The records =
────────────────
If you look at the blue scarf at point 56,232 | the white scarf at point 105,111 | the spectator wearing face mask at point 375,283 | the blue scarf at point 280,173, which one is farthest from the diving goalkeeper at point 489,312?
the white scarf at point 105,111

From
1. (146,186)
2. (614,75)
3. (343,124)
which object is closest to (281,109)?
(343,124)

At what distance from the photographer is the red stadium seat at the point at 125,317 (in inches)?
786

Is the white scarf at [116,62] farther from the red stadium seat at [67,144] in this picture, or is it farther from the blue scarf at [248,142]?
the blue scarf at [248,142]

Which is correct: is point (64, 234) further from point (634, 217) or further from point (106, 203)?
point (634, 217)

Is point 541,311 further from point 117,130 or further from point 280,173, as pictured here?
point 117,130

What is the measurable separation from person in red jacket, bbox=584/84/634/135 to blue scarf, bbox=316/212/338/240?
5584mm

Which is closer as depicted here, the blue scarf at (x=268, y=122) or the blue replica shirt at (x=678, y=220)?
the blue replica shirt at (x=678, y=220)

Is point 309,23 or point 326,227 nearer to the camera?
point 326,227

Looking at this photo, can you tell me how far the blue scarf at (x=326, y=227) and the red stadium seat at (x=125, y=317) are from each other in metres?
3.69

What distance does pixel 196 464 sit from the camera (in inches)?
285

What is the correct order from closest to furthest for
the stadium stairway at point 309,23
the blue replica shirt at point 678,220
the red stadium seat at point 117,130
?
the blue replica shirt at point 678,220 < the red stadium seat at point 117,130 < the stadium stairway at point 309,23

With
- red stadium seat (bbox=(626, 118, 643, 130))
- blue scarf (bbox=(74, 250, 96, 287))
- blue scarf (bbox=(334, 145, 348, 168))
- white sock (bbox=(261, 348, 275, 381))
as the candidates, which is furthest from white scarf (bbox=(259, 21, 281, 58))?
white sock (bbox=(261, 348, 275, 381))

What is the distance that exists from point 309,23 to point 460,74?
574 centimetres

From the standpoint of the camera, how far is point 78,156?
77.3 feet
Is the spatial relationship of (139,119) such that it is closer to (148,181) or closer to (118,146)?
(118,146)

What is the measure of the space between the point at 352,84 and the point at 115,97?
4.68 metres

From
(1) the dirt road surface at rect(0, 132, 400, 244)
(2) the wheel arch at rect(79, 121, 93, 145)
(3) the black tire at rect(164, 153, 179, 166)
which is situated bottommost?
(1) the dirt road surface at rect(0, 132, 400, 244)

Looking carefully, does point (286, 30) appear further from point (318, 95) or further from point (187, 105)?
────────────────
Exercise aim =
Write out word for word every line from the one holding "What is the correct" through the final line above, both ends included.

Exercise solution =
What is the correct order from closest to furthest for
the stadium stairway at point 309,23
the blue replica shirt at point 678,220
the red stadium seat at point 117,130
?
the blue replica shirt at point 678,220 < the red stadium seat at point 117,130 < the stadium stairway at point 309,23

With
- red stadium seat (bbox=(626, 118, 643, 130))
- blue scarf (bbox=(74, 250, 96, 287))
- blue scarf (bbox=(334, 145, 348, 168))
- white sock (bbox=(261, 348, 275, 381))
as the candidates, which is furthest from white scarf (bbox=(259, 21, 281, 58))?
white sock (bbox=(261, 348, 275, 381))

What is the distance that exists from point 309,23 to point 460,74?
574 centimetres

From the standpoint of the camera, how far is point 78,156?
77.3 feet
Is the spatial relationship of (139,119) such that it is closer to (148,181) or closer to (118,146)?
(118,146)

What is the measure of the space between the point at 352,84 and the point at 115,97?
4.68 metres

From
(1) the dirt road surface at rect(0, 132, 400, 244)
(2) the wheel arch at rect(79, 121, 93, 145)
(3) the black tire at rect(164, 153, 179, 166)
which is situated bottommost?
(1) the dirt road surface at rect(0, 132, 400, 244)

Looking carefully, does point (286, 30) appear further from point (318, 95) or further from point (187, 105)?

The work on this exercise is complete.